::: DOCUMENT EXTRACT

Trie_representation.png

Trie representation from Wikipedia

This problem asks:

Given: A list of at most 100 DNA strings of length at most 100 bp, none of which is a prefix of another.

Return: The adjacency list corresponding to the trie T for these patterns, in the following format. If T has n nodes, first label the root with 1 and then label the remaining nodes with the integers 2 through n in any order you like. Each edge of the adjacency list of T will be encoded by a triple containing the integer representing the edge’s parent node, followed by the integer representing the edge’s child node, and finally the symbol labeling the edge.

References

  1. Trie, pronounced “try”
  2. More on Tries
  3. Implementing a Trie in Python
  4. Dan Halligan’s solution to Trie

Restate the problem

In order to solve this, I’m going to implement a prefix-tree or “Trie” data structure in Python. I’ll focus on creating the structure, adding words, and crawling the trie because I won’t need to edit existing tries or delete nodes from tries to solve this challenge.

I need to build the data structure for the list of strings I get from Project Rosalind, then crawl the trie and produce the output format: parent node id, child node id, leading edge symbol.

Solution steps

At first, this seemed like a perfect use for Classes in Python.

I started by defining a Python class for each node.

class TrieNode:
    def __init__(self, text = ''):
        self.text = text
        self.id = int
        self.children = dict()

I made a class for Trie and class methods for creating a Trie from a list of strings, then crawling a Trie and returning a list of nodes in the required format (id, child_id, text).

I worked at this for the better part of a day, but could not get the crawling method to work and return correct results for the sample dataset, so I abandoned the approach and went back to a functional programming approach.

I leaned on Dan Halligan’s solution for guidance while I was writing my own code.

My first attempt at a full-sized dataset returned a correct result. The resulting Trie was large. The last node was:

8579 8580 T

Post-solution notes

Challenges solved so far: 56

How many people solved this before me: 1,422

Most recent solve before me: 10 days ago, and only 5 during the month of August 2025

Time spent on challenge: 7 hours

Most time-consuming facet: object-oriented approach

Questions from others: Most of the questions were about getting rid of whitespace and line breaks from the downloaded data, but I didn’t encounter any of that.

Solutions from others: My favorite object-oriented solution is short enough to include here.

class Trie:
  available = 1
  def __init__(self):
    self.label = str(Trie.available)
    self.child_nodes = defaultdict(Trie)
    Trie.available += 1

  def add_child(self, child):
    if not child: return
    self.child_nodes[child[0]].add_child(child[1:])

  def print_trie(self):
    for char,child in self.child_nodes.iteritems():
      print self.label, child.label, char
      child.print_trie()

T = Trie()
for s in data.read().split('\n'):
  T.add_child(s)
T.print_trie()

submitted by Project Rosalind user abeliangrape.

Problem explanation: The problem explanation showed a functional approach, which surprised me some. I thought the object-oriented approach would be more officially proper.

Closing thoughts: After failing to implement a successful class implementation myself, I copied abeliangrape’s solution by typing it line-by-line myself, thinking through each step in an effort to teach myself the technique.

::::::
::: GIVEN INFORMATION

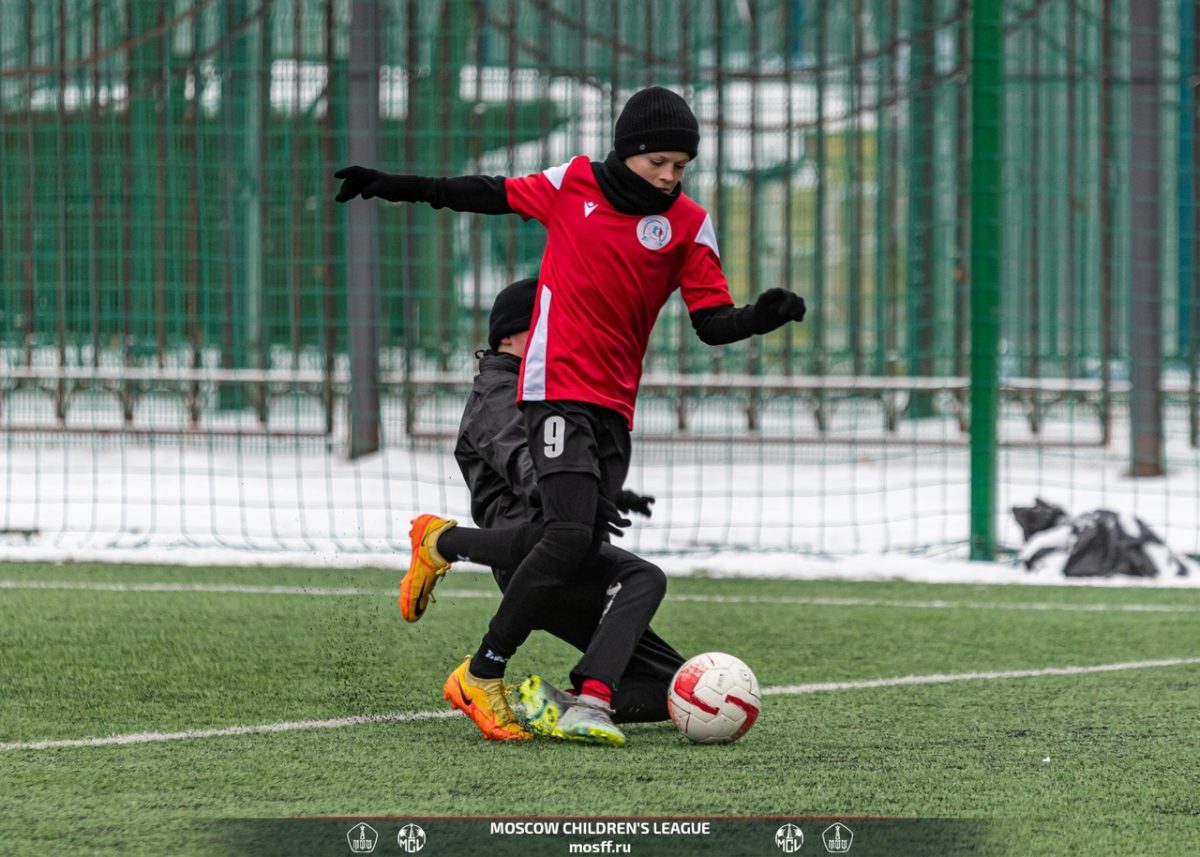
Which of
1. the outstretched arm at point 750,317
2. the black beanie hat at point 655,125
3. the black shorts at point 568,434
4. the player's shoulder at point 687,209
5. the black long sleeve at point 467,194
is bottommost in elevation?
the black shorts at point 568,434

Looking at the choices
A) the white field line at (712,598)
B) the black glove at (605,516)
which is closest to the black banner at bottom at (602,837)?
the black glove at (605,516)

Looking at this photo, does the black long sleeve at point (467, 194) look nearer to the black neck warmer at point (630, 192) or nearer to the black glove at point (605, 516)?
the black neck warmer at point (630, 192)

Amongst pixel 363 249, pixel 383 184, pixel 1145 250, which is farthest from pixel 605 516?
pixel 1145 250

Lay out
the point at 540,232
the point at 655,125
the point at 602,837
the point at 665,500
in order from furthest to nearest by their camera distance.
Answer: the point at 540,232 → the point at 665,500 → the point at 655,125 → the point at 602,837

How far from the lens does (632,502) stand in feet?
16.3

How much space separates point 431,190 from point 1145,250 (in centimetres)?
657

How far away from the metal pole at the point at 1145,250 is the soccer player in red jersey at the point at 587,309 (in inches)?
239

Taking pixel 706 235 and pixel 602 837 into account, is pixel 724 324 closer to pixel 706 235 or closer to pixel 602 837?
pixel 706 235

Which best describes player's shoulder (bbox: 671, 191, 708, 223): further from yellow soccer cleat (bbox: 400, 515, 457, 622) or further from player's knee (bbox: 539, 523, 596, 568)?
yellow soccer cleat (bbox: 400, 515, 457, 622)

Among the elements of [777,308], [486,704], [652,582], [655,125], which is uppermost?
[655,125]

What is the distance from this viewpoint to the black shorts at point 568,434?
14.6ft

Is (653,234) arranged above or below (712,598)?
above

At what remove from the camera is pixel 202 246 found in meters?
12.2

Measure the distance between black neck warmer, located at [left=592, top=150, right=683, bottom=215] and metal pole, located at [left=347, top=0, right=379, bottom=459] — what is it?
5.80m
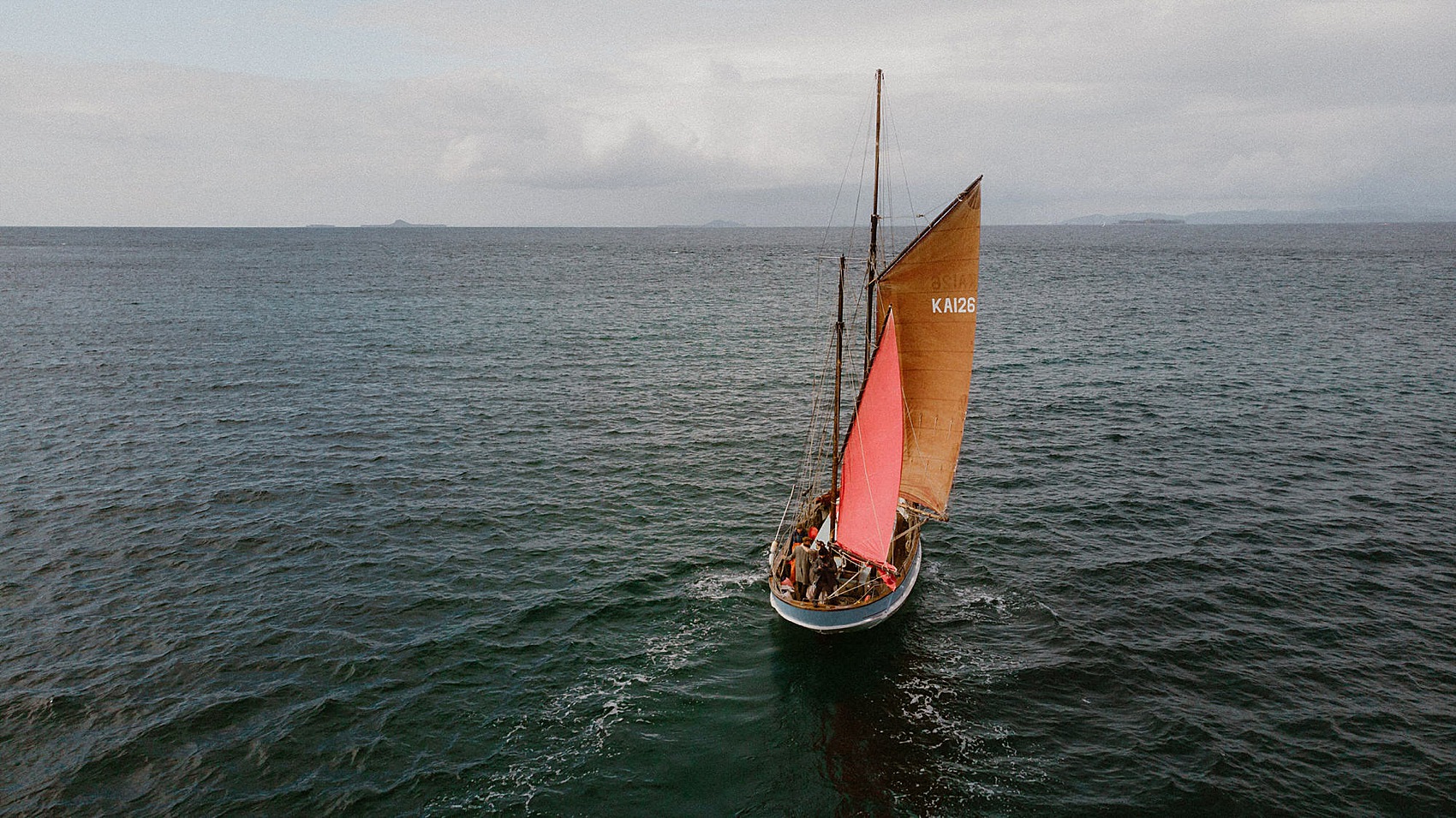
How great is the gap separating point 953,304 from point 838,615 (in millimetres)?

::::::

* [PROBLEM A] In the Rosalind trie post, how many hours were spent on the challenge?
* [PROBLEM B] Reproduce word for word the passage of the Rosalind trie post that begins with the words containing "Time spent on" and ends with "to include here.".
The records play no part here.

* [ANSWER AREA A] 7 hours.

* [ANSWER AREA B]
Time spent on challenge: 7 hours

Most time-consuming facet: object-oriented approach

Questions from others: Most of the questions were about getting rid of whitespace and line breaks from the downloaded data, but I didn’t encounter any of that.

Solutions from others: My favorite object-oriented solution is short enough to include here.